How about this approach: create a class, call it AllInputs, that represents the collection of all the "arguments taken from the user." The only purpose of this class is to serve as a container for a set of values. One instance of this class gets initialized, of course, at the top level of the program.

class AllInputs:
   def __init__(self,a=1, b=1, c=1, d=1, e=1):
    """ Compute sum of five numbers.
    :param a: int, a
    :param b: int, b
    :param c: int, c
    :param d: int, d
    :param e: int, e
    """
    self.a = a
    self.b = b
    self.c = c
    self.d = d
    self.e = e

This object, call it all_inputs, is now passed as the single argument to all of the functions in your example. If a function doesn't use any of the fields in the object, that's fine; it just passes it along to the lower-level function where the real work gets done. To refactor your example, you would now have:

def top_level(all_inputs):
    """ Compute sum of all inputs
    :return: int, sum
    """
    return mid_level(all_inputs)


def mid_level(all_inputs):
    return bottom_level(all_inputs)


def bottom_level(all_inputs):
    return (all_inputs.a + all_inputs.b + all_inputs.c + 
      all_inputs.d + all_inputs.e)

all_inputs = AllInputs(1, 2, 3)
print top_level(all_inputs)
8

I don't know if this is "Pythonic" or "non-Pythonic" and I don't care. I think it's a good programming idea to group together the data that the program will use. The initialization process, which combines default values with others taken from the user, is centralized in one place where it's easy to understand. It's reasonably self-documenting. You say the function calls are distributed across several classes, and that's no problem. The function calls are clean and the program flow is easy to follow. There is potential for optimization by placing some of the calculation inside AllInputs so you can avoid duplicating code.

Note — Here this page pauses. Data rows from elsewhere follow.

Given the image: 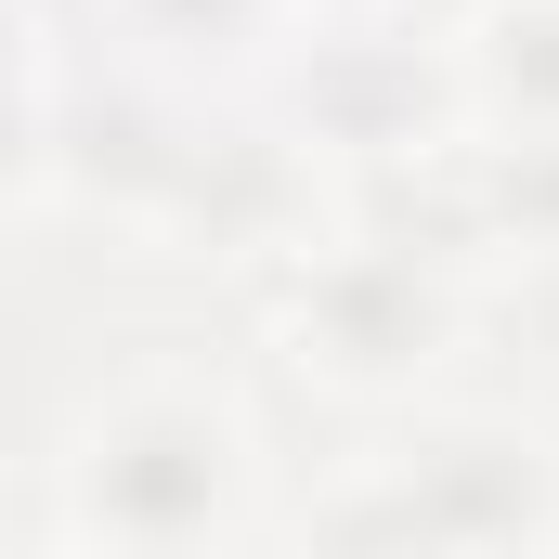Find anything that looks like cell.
<instances>
[{
	"mask_svg": "<svg viewBox=\"0 0 559 559\" xmlns=\"http://www.w3.org/2000/svg\"><path fill=\"white\" fill-rule=\"evenodd\" d=\"M261 118H274L352 209L429 182V169L468 143V92H455V52H442V0H352V13H312L299 52L261 79Z\"/></svg>",
	"mask_w": 559,
	"mask_h": 559,
	"instance_id": "277c9868",
	"label": "cell"
},
{
	"mask_svg": "<svg viewBox=\"0 0 559 559\" xmlns=\"http://www.w3.org/2000/svg\"><path fill=\"white\" fill-rule=\"evenodd\" d=\"M286 495L274 378L209 338L105 352L26 429V559H274Z\"/></svg>",
	"mask_w": 559,
	"mask_h": 559,
	"instance_id": "6da1fadb",
	"label": "cell"
},
{
	"mask_svg": "<svg viewBox=\"0 0 559 559\" xmlns=\"http://www.w3.org/2000/svg\"><path fill=\"white\" fill-rule=\"evenodd\" d=\"M404 209L417 235H442L468 274H495V299L521 286H559V143H521V131H468L429 182L378 195Z\"/></svg>",
	"mask_w": 559,
	"mask_h": 559,
	"instance_id": "5b68a950",
	"label": "cell"
},
{
	"mask_svg": "<svg viewBox=\"0 0 559 559\" xmlns=\"http://www.w3.org/2000/svg\"><path fill=\"white\" fill-rule=\"evenodd\" d=\"M442 52H455L468 131L559 143V0H442Z\"/></svg>",
	"mask_w": 559,
	"mask_h": 559,
	"instance_id": "52a82bcc",
	"label": "cell"
},
{
	"mask_svg": "<svg viewBox=\"0 0 559 559\" xmlns=\"http://www.w3.org/2000/svg\"><path fill=\"white\" fill-rule=\"evenodd\" d=\"M274 559H559V417L481 378L352 429L299 455Z\"/></svg>",
	"mask_w": 559,
	"mask_h": 559,
	"instance_id": "3957f363",
	"label": "cell"
},
{
	"mask_svg": "<svg viewBox=\"0 0 559 559\" xmlns=\"http://www.w3.org/2000/svg\"><path fill=\"white\" fill-rule=\"evenodd\" d=\"M495 274H468L442 235H417L404 209H338L299 261L235 299V352L274 378L286 417L391 429L417 404L481 391V338H495Z\"/></svg>",
	"mask_w": 559,
	"mask_h": 559,
	"instance_id": "7a4b0ae2",
	"label": "cell"
},
{
	"mask_svg": "<svg viewBox=\"0 0 559 559\" xmlns=\"http://www.w3.org/2000/svg\"><path fill=\"white\" fill-rule=\"evenodd\" d=\"M131 79L156 92H182V105H261V79H274L286 52H299V26H312V0H66Z\"/></svg>",
	"mask_w": 559,
	"mask_h": 559,
	"instance_id": "8992f818",
	"label": "cell"
}]
</instances>
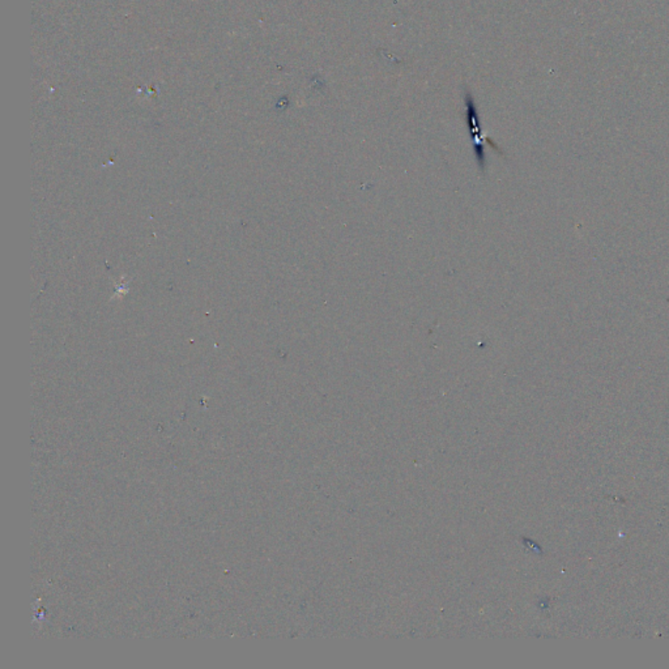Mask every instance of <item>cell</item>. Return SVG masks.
Listing matches in <instances>:
<instances>
[{"label": "cell", "mask_w": 669, "mask_h": 669, "mask_svg": "<svg viewBox=\"0 0 669 669\" xmlns=\"http://www.w3.org/2000/svg\"><path fill=\"white\" fill-rule=\"evenodd\" d=\"M465 118H467V125H468L470 135L472 139L473 153L476 158V164L484 173L487 170V155H485V145L482 142V134H481L480 117H479V111L476 108L472 95L470 92H465Z\"/></svg>", "instance_id": "cell-1"}]
</instances>
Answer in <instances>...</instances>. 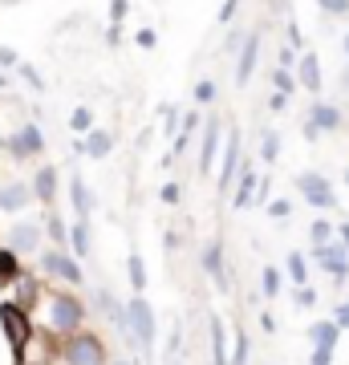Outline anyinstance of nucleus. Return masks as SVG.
Instances as JSON below:
<instances>
[{
	"label": "nucleus",
	"instance_id": "40",
	"mask_svg": "<svg viewBox=\"0 0 349 365\" xmlns=\"http://www.w3.org/2000/svg\"><path fill=\"white\" fill-rule=\"evenodd\" d=\"M333 361V349H313V357H309V365H329Z\"/></svg>",
	"mask_w": 349,
	"mask_h": 365
},
{
	"label": "nucleus",
	"instance_id": "12",
	"mask_svg": "<svg viewBox=\"0 0 349 365\" xmlns=\"http://www.w3.org/2000/svg\"><path fill=\"white\" fill-rule=\"evenodd\" d=\"M4 146H9V150H13L16 158H29V155H37V150H41L45 143H41V130H37V126H25V130H16Z\"/></svg>",
	"mask_w": 349,
	"mask_h": 365
},
{
	"label": "nucleus",
	"instance_id": "19",
	"mask_svg": "<svg viewBox=\"0 0 349 365\" xmlns=\"http://www.w3.org/2000/svg\"><path fill=\"white\" fill-rule=\"evenodd\" d=\"M33 195L45 199V203L57 195V170H53V167H41L37 170V179H33Z\"/></svg>",
	"mask_w": 349,
	"mask_h": 365
},
{
	"label": "nucleus",
	"instance_id": "1",
	"mask_svg": "<svg viewBox=\"0 0 349 365\" xmlns=\"http://www.w3.org/2000/svg\"><path fill=\"white\" fill-rule=\"evenodd\" d=\"M45 313H49V329L61 333V337H74L81 333V321H86V304H81L74 292H53L45 300Z\"/></svg>",
	"mask_w": 349,
	"mask_h": 365
},
{
	"label": "nucleus",
	"instance_id": "32",
	"mask_svg": "<svg viewBox=\"0 0 349 365\" xmlns=\"http://www.w3.org/2000/svg\"><path fill=\"white\" fill-rule=\"evenodd\" d=\"M272 86H276V93H293L297 90V86H293V73H288V69H276V73H272Z\"/></svg>",
	"mask_w": 349,
	"mask_h": 365
},
{
	"label": "nucleus",
	"instance_id": "6",
	"mask_svg": "<svg viewBox=\"0 0 349 365\" xmlns=\"http://www.w3.org/2000/svg\"><path fill=\"white\" fill-rule=\"evenodd\" d=\"M41 272L57 276V280H65V284H81V280H86V276H81V264L69 260L65 252H45V256H41Z\"/></svg>",
	"mask_w": 349,
	"mask_h": 365
},
{
	"label": "nucleus",
	"instance_id": "3",
	"mask_svg": "<svg viewBox=\"0 0 349 365\" xmlns=\"http://www.w3.org/2000/svg\"><path fill=\"white\" fill-rule=\"evenodd\" d=\"M0 329H4V337L13 345V357L25 361V349H29V341H33V321H29V313L21 304H13V300H4L0 304Z\"/></svg>",
	"mask_w": 349,
	"mask_h": 365
},
{
	"label": "nucleus",
	"instance_id": "34",
	"mask_svg": "<svg viewBox=\"0 0 349 365\" xmlns=\"http://www.w3.org/2000/svg\"><path fill=\"white\" fill-rule=\"evenodd\" d=\"M211 98H216V81L207 78V81H199V86H195V102H211Z\"/></svg>",
	"mask_w": 349,
	"mask_h": 365
},
{
	"label": "nucleus",
	"instance_id": "33",
	"mask_svg": "<svg viewBox=\"0 0 349 365\" xmlns=\"http://www.w3.org/2000/svg\"><path fill=\"white\" fill-rule=\"evenodd\" d=\"M321 4V13H329V16H345L349 13V0H317Z\"/></svg>",
	"mask_w": 349,
	"mask_h": 365
},
{
	"label": "nucleus",
	"instance_id": "21",
	"mask_svg": "<svg viewBox=\"0 0 349 365\" xmlns=\"http://www.w3.org/2000/svg\"><path fill=\"white\" fill-rule=\"evenodd\" d=\"M248 353H252L248 333H244V329H236V337L228 341V365H248Z\"/></svg>",
	"mask_w": 349,
	"mask_h": 365
},
{
	"label": "nucleus",
	"instance_id": "44",
	"mask_svg": "<svg viewBox=\"0 0 349 365\" xmlns=\"http://www.w3.org/2000/svg\"><path fill=\"white\" fill-rule=\"evenodd\" d=\"M122 16H126V0H114V25H110V29H118V21H122Z\"/></svg>",
	"mask_w": 349,
	"mask_h": 365
},
{
	"label": "nucleus",
	"instance_id": "42",
	"mask_svg": "<svg viewBox=\"0 0 349 365\" xmlns=\"http://www.w3.org/2000/svg\"><path fill=\"white\" fill-rule=\"evenodd\" d=\"M49 235H53V240H57V244H61V240H65V227H61V220H49Z\"/></svg>",
	"mask_w": 349,
	"mask_h": 365
},
{
	"label": "nucleus",
	"instance_id": "27",
	"mask_svg": "<svg viewBox=\"0 0 349 365\" xmlns=\"http://www.w3.org/2000/svg\"><path fill=\"white\" fill-rule=\"evenodd\" d=\"M288 280H297V288H305V280H309V264H305V256H300V252H293V256H288Z\"/></svg>",
	"mask_w": 349,
	"mask_h": 365
},
{
	"label": "nucleus",
	"instance_id": "18",
	"mask_svg": "<svg viewBox=\"0 0 349 365\" xmlns=\"http://www.w3.org/2000/svg\"><path fill=\"white\" fill-rule=\"evenodd\" d=\"M29 187H21V182H13V187H0V211H21L29 203Z\"/></svg>",
	"mask_w": 349,
	"mask_h": 365
},
{
	"label": "nucleus",
	"instance_id": "5",
	"mask_svg": "<svg viewBox=\"0 0 349 365\" xmlns=\"http://www.w3.org/2000/svg\"><path fill=\"white\" fill-rule=\"evenodd\" d=\"M297 191L305 195V203H313V207H337V195L333 187L325 182V175H317V170H305V175H297Z\"/></svg>",
	"mask_w": 349,
	"mask_h": 365
},
{
	"label": "nucleus",
	"instance_id": "41",
	"mask_svg": "<svg viewBox=\"0 0 349 365\" xmlns=\"http://www.w3.org/2000/svg\"><path fill=\"white\" fill-rule=\"evenodd\" d=\"M163 203H179V187H175V182L163 187Z\"/></svg>",
	"mask_w": 349,
	"mask_h": 365
},
{
	"label": "nucleus",
	"instance_id": "2",
	"mask_svg": "<svg viewBox=\"0 0 349 365\" xmlns=\"http://www.w3.org/2000/svg\"><path fill=\"white\" fill-rule=\"evenodd\" d=\"M126 341L130 349H143V357H151V349H155V309L143 297L126 304Z\"/></svg>",
	"mask_w": 349,
	"mask_h": 365
},
{
	"label": "nucleus",
	"instance_id": "7",
	"mask_svg": "<svg viewBox=\"0 0 349 365\" xmlns=\"http://www.w3.org/2000/svg\"><path fill=\"white\" fill-rule=\"evenodd\" d=\"M256 61H260V33H248L244 53H240V61H236V86H240V90L252 81V69H256Z\"/></svg>",
	"mask_w": 349,
	"mask_h": 365
},
{
	"label": "nucleus",
	"instance_id": "29",
	"mask_svg": "<svg viewBox=\"0 0 349 365\" xmlns=\"http://www.w3.org/2000/svg\"><path fill=\"white\" fill-rule=\"evenodd\" d=\"M260 292H264V297H276V292H280V272H276L272 264L260 272Z\"/></svg>",
	"mask_w": 349,
	"mask_h": 365
},
{
	"label": "nucleus",
	"instance_id": "25",
	"mask_svg": "<svg viewBox=\"0 0 349 365\" xmlns=\"http://www.w3.org/2000/svg\"><path fill=\"white\" fill-rule=\"evenodd\" d=\"M126 276H130V284L138 288V297H143V288H146V264L138 252H130L126 256Z\"/></svg>",
	"mask_w": 349,
	"mask_h": 365
},
{
	"label": "nucleus",
	"instance_id": "9",
	"mask_svg": "<svg viewBox=\"0 0 349 365\" xmlns=\"http://www.w3.org/2000/svg\"><path fill=\"white\" fill-rule=\"evenodd\" d=\"M93 304L102 309V317L110 321V325L126 333V304H122V300H118L114 292H106V288H98V292H93Z\"/></svg>",
	"mask_w": 349,
	"mask_h": 365
},
{
	"label": "nucleus",
	"instance_id": "38",
	"mask_svg": "<svg viewBox=\"0 0 349 365\" xmlns=\"http://www.w3.org/2000/svg\"><path fill=\"white\" fill-rule=\"evenodd\" d=\"M21 73H25V81L33 86V90H45V81H41V73L33 66H21Z\"/></svg>",
	"mask_w": 349,
	"mask_h": 365
},
{
	"label": "nucleus",
	"instance_id": "43",
	"mask_svg": "<svg viewBox=\"0 0 349 365\" xmlns=\"http://www.w3.org/2000/svg\"><path fill=\"white\" fill-rule=\"evenodd\" d=\"M138 45H143V49H151V45H155V33H151V29H138Z\"/></svg>",
	"mask_w": 349,
	"mask_h": 365
},
{
	"label": "nucleus",
	"instance_id": "50",
	"mask_svg": "<svg viewBox=\"0 0 349 365\" xmlns=\"http://www.w3.org/2000/svg\"><path fill=\"white\" fill-rule=\"evenodd\" d=\"M345 187H349V170H345Z\"/></svg>",
	"mask_w": 349,
	"mask_h": 365
},
{
	"label": "nucleus",
	"instance_id": "45",
	"mask_svg": "<svg viewBox=\"0 0 349 365\" xmlns=\"http://www.w3.org/2000/svg\"><path fill=\"white\" fill-rule=\"evenodd\" d=\"M0 66L13 69V66H16V53H13V49H0Z\"/></svg>",
	"mask_w": 349,
	"mask_h": 365
},
{
	"label": "nucleus",
	"instance_id": "52",
	"mask_svg": "<svg viewBox=\"0 0 349 365\" xmlns=\"http://www.w3.org/2000/svg\"><path fill=\"white\" fill-rule=\"evenodd\" d=\"M16 365H29V361H16Z\"/></svg>",
	"mask_w": 349,
	"mask_h": 365
},
{
	"label": "nucleus",
	"instance_id": "16",
	"mask_svg": "<svg viewBox=\"0 0 349 365\" xmlns=\"http://www.w3.org/2000/svg\"><path fill=\"white\" fill-rule=\"evenodd\" d=\"M300 86L309 93L321 90V61H317V53L305 49V57H300Z\"/></svg>",
	"mask_w": 349,
	"mask_h": 365
},
{
	"label": "nucleus",
	"instance_id": "51",
	"mask_svg": "<svg viewBox=\"0 0 349 365\" xmlns=\"http://www.w3.org/2000/svg\"><path fill=\"white\" fill-rule=\"evenodd\" d=\"M345 86H349V73H345Z\"/></svg>",
	"mask_w": 349,
	"mask_h": 365
},
{
	"label": "nucleus",
	"instance_id": "39",
	"mask_svg": "<svg viewBox=\"0 0 349 365\" xmlns=\"http://www.w3.org/2000/svg\"><path fill=\"white\" fill-rule=\"evenodd\" d=\"M236 4H240V0H223V9H220V25H232V16H236Z\"/></svg>",
	"mask_w": 349,
	"mask_h": 365
},
{
	"label": "nucleus",
	"instance_id": "15",
	"mask_svg": "<svg viewBox=\"0 0 349 365\" xmlns=\"http://www.w3.org/2000/svg\"><path fill=\"white\" fill-rule=\"evenodd\" d=\"M309 122L317 126V134H321V130H337V126H341V110L329 106V102H317V106H313V114H309Z\"/></svg>",
	"mask_w": 349,
	"mask_h": 365
},
{
	"label": "nucleus",
	"instance_id": "26",
	"mask_svg": "<svg viewBox=\"0 0 349 365\" xmlns=\"http://www.w3.org/2000/svg\"><path fill=\"white\" fill-rule=\"evenodd\" d=\"M13 284H16V292H21V300H13V304H21V309L29 313V304L37 300V280H33V276H16Z\"/></svg>",
	"mask_w": 349,
	"mask_h": 365
},
{
	"label": "nucleus",
	"instance_id": "23",
	"mask_svg": "<svg viewBox=\"0 0 349 365\" xmlns=\"http://www.w3.org/2000/svg\"><path fill=\"white\" fill-rule=\"evenodd\" d=\"M69 248L78 252V256H90V223L86 220H74V227H69Z\"/></svg>",
	"mask_w": 349,
	"mask_h": 365
},
{
	"label": "nucleus",
	"instance_id": "47",
	"mask_svg": "<svg viewBox=\"0 0 349 365\" xmlns=\"http://www.w3.org/2000/svg\"><path fill=\"white\" fill-rule=\"evenodd\" d=\"M337 235H341V240H337V244H341V248L349 252V223H341V227H337Z\"/></svg>",
	"mask_w": 349,
	"mask_h": 365
},
{
	"label": "nucleus",
	"instance_id": "4",
	"mask_svg": "<svg viewBox=\"0 0 349 365\" xmlns=\"http://www.w3.org/2000/svg\"><path fill=\"white\" fill-rule=\"evenodd\" d=\"M65 365H106V345L98 333H74L61 345Z\"/></svg>",
	"mask_w": 349,
	"mask_h": 365
},
{
	"label": "nucleus",
	"instance_id": "11",
	"mask_svg": "<svg viewBox=\"0 0 349 365\" xmlns=\"http://www.w3.org/2000/svg\"><path fill=\"white\" fill-rule=\"evenodd\" d=\"M236 163H240V130L228 134V143H223V167H220V191H228L232 187V175H236Z\"/></svg>",
	"mask_w": 349,
	"mask_h": 365
},
{
	"label": "nucleus",
	"instance_id": "46",
	"mask_svg": "<svg viewBox=\"0 0 349 365\" xmlns=\"http://www.w3.org/2000/svg\"><path fill=\"white\" fill-rule=\"evenodd\" d=\"M260 329H264V333H276V317L264 313V317H260Z\"/></svg>",
	"mask_w": 349,
	"mask_h": 365
},
{
	"label": "nucleus",
	"instance_id": "10",
	"mask_svg": "<svg viewBox=\"0 0 349 365\" xmlns=\"http://www.w3.org/2000/svg\"><path fill=\"white\" fill-rule=\"evenodd\" d=\"M216 155H220V118H207V134H203V146H199V170H211L216 167Z\"/></svg>",
	"mask_w": 349,
	"mask_h": 365
},
{
	"label": "nucleus",
	"instance_id": "37",
	"mask_svg": "<svg viewBox=\"0 0 349 365\" xmlns=\"http://www.w3.org/2000/svg\"><path fill=\"white\" fill-rule=\"evenodd\" d=\"M268 215H272V220H285V215H288V199H272Z\"/></svg>",
	"mask_w": 349,
	"mask_h": 365
},
{
	"label": "nucleus",
	"instance_id": "48",
	"mask_svg": "<svg viewBox=\"0 0 349 365\" xmlns=\"http://www.w3.org/2000/svg\"><path fill=\"white\" fill-rule=\"evenodd\" d=\"M345 53H349V33H345Z\"/></svg>",
	"mask_w": 349,
	"mask_h": 365
},
{
	"label": "nucleus",
	"instance_id": "8",
	"mask_svg": "<svg viewBox=\"0 0 349 365\" xmlns=\"http://www.w3.org/2000/svg\"><path fill=\"white\" fill-rule=\"evenodd\" d=\"M41 248V227L37 223H16L9 232V252L13 256H25V252H37Z\"/></svg>",
	"mask_w": 349,
	"mask_h": 365
},
{
	"label": "nucleus",
	"instance_id": "20",
	"mask_svg": "<svg viewBox=\"0 0 349 365\" xmlns=\"http://www.w3.org/2000/svg\"><path fill=\"white\" fill-rule=\"evenodd\" d=\"M69 199H74V211H78V220H86V215H90V207H93L86 179H74V182H69Z\"/></svg>",
	"mask_w": 349,
	"mask_h": 365
},
{
	"label": "nucleus",
	"instance_id": "31",
	"mask_svg": "<svg viewBox=\"0 0 349 365\" xmlns=\"http://www.w3.org/2000/svg\"><path fill=\"white\" fill-rule=\"evenodd\" d=\"M329 240H333V223H329V220H317V223H313V244L321 248V244H329Z\"/></svg>",
	"mask_w": 349,
	"mask_h": 365
},
{
	"label": "nucleus",
	"instance_id": "14",
	"mask_svg": "<svg viewBox=\"0 0 349 365\" xmlns=\"http://www.w3.org/2000/svg\"><path fill=\"white\" fill-rule=\"evenodd\" d=\"M309 341L317 349H337V341H341V329L333 321H313L309 325Z\"/></svg>",
	"mask_w": 349,
	"mask_h": 365
},
{
	"label": "nucleus",
	"instance_id": "24",
	"mask_svg": "<svg viewBox=\"0 0 349 365\" xmlns=\"http://www.w3.org/2000/svg\"><path fill=\"white\" fill-rule=\"evenodd\" d=\"M256 187H260L256 170L244 167V175H240V191H236V207H248V203H252V195H256Z\"/></svg>",
	"mask_w": 349,
	"mask_h": 365
},
{
	"label": "nucleus",
	"instance_id": "22",
	"mask_svg": "<svg viewBox=\"0 0 349 365\" xmlns=\"http://www.w3.org/2000/svg\"><path fill=\"white\" fill-rule=\"evenodd\" d=\"M21 276V256H13L9 248H0V288H9Z\"/></svg>",
	"mask_w": 349,
	"mask_h": 365
},
{
	"label": "nucleus",
	"instance_id": "49",
	"mask_svg": "<svg viewBox=\"0 0 349 365\" xmlns=\"http://www.w3.org/2000/svg\"><path fill=\"white\" fill-rule=\"evenodd\" d=\"M110 365H130V361H110Z\"/></svg>",
	"mask_w": 349,
	"mask_h": 365
},
{
	"label": "nucleus",
	"instance_id": "13",
	"mask_svg": "<svg viewBox=\"0 0 349 365\" xmlns=\"http://www.w3.org/2000/svg\"><path fill=\"white\" fill-rule=\"evenodd\" d=\"M203 268H207V276L216 280V288H228V272H223V244L220 240H211L203 248Z\"/></svg>",
	"mask_w": 349,
	"mask_h": 365
},
{
	"label": "nucleus",
	"instance_id": "35",
	"mask_svg": "<svg viewBox=\"0 0 349 365\" xmlns=\"http://www.w3.org/2000/svg\"><path fill=\"white\" fill-rule=\"evenodd\" d=\"M333 325L341 329V333H345V329H349V300H345V304H337V309H333Z\"/></svg>",
	"mask_w": 349,
	"mask_h": 365
},
{
	"label": "nucleus",
	"instance_id": "28",
	"mask_svg": "<svg viewBox=\"0 0 349 365\" xmlns=\"http://www.w3.org/2000/svg\"><path fill=\"white\" fill-rule=\"evenodd\" d=\"M276 155H280V134H264V138H260V158H264V163H276Z\"/></svg>",
	"mask_w": 349,
	"mask_h": 365
},
{
	"label": "nucleus",
	"instance_id": "30",
	"mask_svg": "<svg viewBox=\"0 0 349 365\" xmlns=\"http://www.w3.org/2000/svg\"><path fill=\"white\" fill-rule=\"evenodd\" d=\"M69 126H74V134H86V130L93 126V114L86 110V106H78V110L69 114Z\"/></svg>",
	"mask_w": 349,
	"mask_h": 365
},
{
	"label": "nucleus",
	"instance_id": "36",
	"mask_svg": "<svg viewBox=\"0 0 349 365\" xmlns=\"http://www.w3.org/2000/svg\"><path fill=\"white\" fill-rule=\"evenodd\" d=\"M297 304H300V309H313V304H317V292H313L309 284L297 288Z\"/></svg>",
	"mask_w": 349,
	"mask_h": 365
},
{
	"label": "nucleus",
	"instance_id": "17",
	"mask_svg": "<svg viewBox=\"0 0 349 365\" xmlns=\"http://www.w3.org/2000/svg\"><path fill=\"white\" fill-rule=\"evenodd\" d=\"M110 146H114V134H110V130H90V138L81 143V155L106 158V155H110Z\"/></svg>",
	"mask_w": 349,
	"mask_h": 365
}]
</instances>
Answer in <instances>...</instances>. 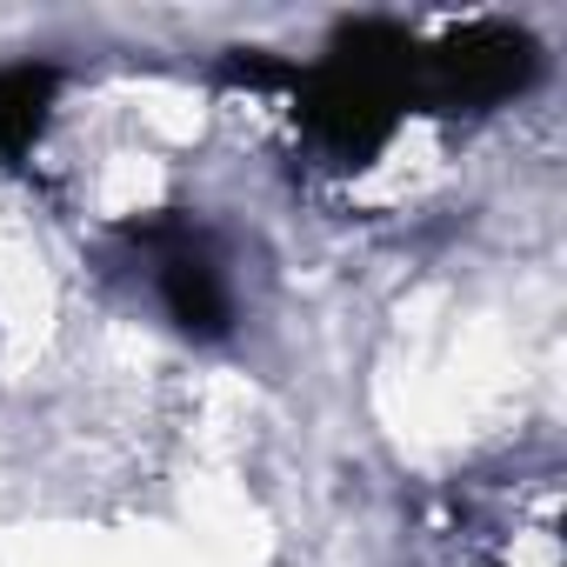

What I don't like in your example (and I think you don't like it either, or you probably wouldn't have asked the question in the first place) is how it uses the *args syntax. When I see that syntax, I take it as a hint that all the arguments have the same semantic meaning, like in the standard library function os.path.join. In your application, if I understand the question, the low-level functions require the argument list to be in a specific order and have specific meanings (your example doesn't reflect that but the text suggests it). It's confusing to see arguments that get passed into a function as *args and then, at a lower level, their specific names and meanings appear once again. Grouping them into a single object makes it clear what's going on.

Answer 3

This isn't the most common pattern, but I've seen it for command line programs that have levels of nested commands: sub-commands, sub-sub-commands and so on. That's a model where "upper" level functions may be more or less dispatchers and not have information about what parameters are needed by the sub-functions within a given route. The purest scenario for this model is when the sub-commands are plugins and the "upper" layers have literally no information about the sub-functions, other than a calling convention the plug-ins are expected to adhere to.

In these cases, I'd argue the pythonic way is to pass parameters from higher-level to lower-level functions, and let the worker level decide which are useful. The range of possible parameters would be defined in the calling convention. This is pythonic on the basis of DRY -- don't repeat yourself. If the low-level / worker function defines what inputs are required or optional, it would often make sense to not repeat this information at the higher levels.

The same could be said for any inversion-of-control flow design, not just CLI applications w/ plug-ins. There are many application designs where I wouldn't use this approach, but it works here.

An input's meaning must be set at the topmost level it can arise in -- as an interface spec to lower levels (a convention, not programmatic). Otherwise the inputs would have no semantic meaning.

If an input can be used by multiple sub-functions, i.e. there's a chaining or pipeline concept in the control flow, then an input's default will also need to be defined at the topmost level for the input.